DOCUMENT SEGMENT:
Art Deco vs Art Nouveau: 7 Differences (Period, Themes & More)
Art Deco and Art Nouveau are art movements that emerged in reaction to major world events. Both presented a radical, modern alternative to the classic imitative style of traditional art.
Despite these similarities, they really are two distinct art movements of the late 19th and 20th centuries.
Even today, the influence of these movements is found in graphic design, interior design, architecture, clothing and more. For instance, the Empire State Building in New York is an iconic Art Deco masterpiece, while Barcelona’s grand Casa Batlló is an Art Nouveau landmark.
But how do you distinguish between these two styles?
Let’s check out the key Art Deco vs Art Nouveau differences and some of the most renowned artists representing the two movements. We’ll also cover some common FAQs and how you can invest in artwork shares through Masterworks.

EXPLORE THE MATERIAL:
(a) Reproduce the part of the Art Deco and Art Nouveau passage starting with "Let’s check out" and going on through "shares through Masterworks.".
(b) Decide whether each statement agrees with the Art Deco and Art Nouveau passage, answering yes or no and quoting the words that settle it: (i) Both movements offered a modern alternative to the imitative style of traditional art. (ii) Casa Batlló is described as an Art Deco landmark. (iii) The Empire State Building is located in Chicago.
The listing after this has no connection to the Art Deco and Art Nouveau passage.

GIVEN MATERIAL:
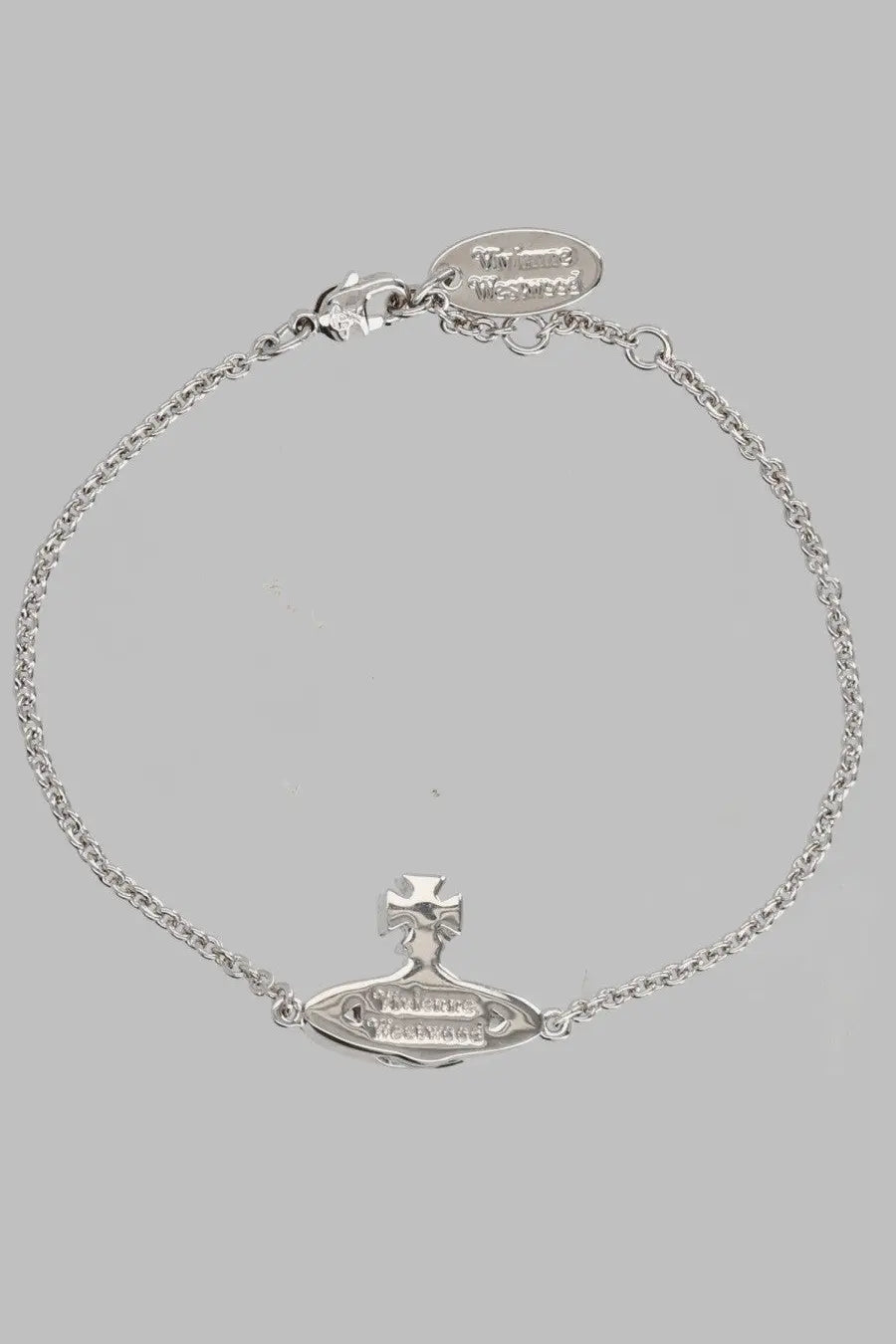 Silver vivienne westwood women’s bracelet with chain and oval pendant featuring cross orb in basso rilievo silver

RESPONSES TO THE EXERCISE:
(a)
Let’s check out the key Art Deco vs Art Nouveau differences and some of the most renowned artists representing the two movements. We’ll also cover some common FAQs and how you can invest in artwork shares through Masterworks.

(b)
(i) Yes: "Both presented a radical, modern alternative to the classic imitative style of traditional art."
(ii) No: "Barcelona’s grand Casa Batlló is an Art Nouveau landmark."
(iii) No: "the Empire State Building in New York is an iconic Art Deco masterpiece"